Demandez à un enfant qui commence à peine à lire et à
apprendre des choses sur Jésus ou sur la religion, ou
demandez-le à n’importe quel individu, même s’il se dit
incroyant, même s’il avoue ne pas croire en Dieu.
Demandez-lui ce qu’on peut savoir de la religion
chrétienne ou de la vie de son fondateur Jésus-Christ.
Je suis sûr qu’il vous répondra: « Aimez-vous les uns
les autres. »
Trop souvent malheureusement, il n’ira pas plus loin.
Il dira: « Aimez-vous les uns les autres », comme on se
dit: « Comment ça va, » et on répond: « Ca va » que ça
aille ou pas. De toute façon le reste n’intéresse pas
plus que ça l’interlocuteur. Il s’agit d’une formule de
politesse sans conséquence.
Se pourrait-il que notre formule tirée de l’évangile
soit devenue phrase passe- partout, que l’on sait par
cœur mais qui n’a pas d’impact dans la vie de tous les
jours?
Il n’en fut sûrement pas ainsi lorsque Jésus l’a
prononcé dans le cours de sa vie.
Il ne faut jamais oublier que pour Lui le dire était
toujours précédé du faire, Il a eu une méfiance
viscérale envers ceux-là qui disent et ne font pas.

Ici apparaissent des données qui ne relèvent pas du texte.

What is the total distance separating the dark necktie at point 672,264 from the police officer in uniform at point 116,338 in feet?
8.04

Lorsque Jésus a dit: « Aimez-vous les uns les
autres, » Il a tout de suite ajouté: « Comme je vous
ai aimé. » « Et ça fait toute la différence.
Avant de parler en public, Jésus a gardé le silence
pendant 30 ans. Avant de commencer sa prédication et de
parcourir les routes avec ses disciples, il a passé
quarante jours au désert pour se préparer.

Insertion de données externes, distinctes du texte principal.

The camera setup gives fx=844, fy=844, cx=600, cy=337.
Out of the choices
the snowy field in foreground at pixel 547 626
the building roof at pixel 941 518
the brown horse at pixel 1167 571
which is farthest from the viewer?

Avant même de prendre la Parole et de dire: «
Aujourd’hui cette Parole s’accomplit. » déjà il avait
commencé à agir avant de parler. Et son action ne s’est
jamais arrêtée un instant, du vin de Cana, en passant
par toutes ses guérisons, tous ses miracles, tous ses
gestes de tendresse envers les plus démunis de son
temps, jusqu’au lavement des pieds de ses disciples et
jusqu’au don de sa vie sur la croix par amour pour nous.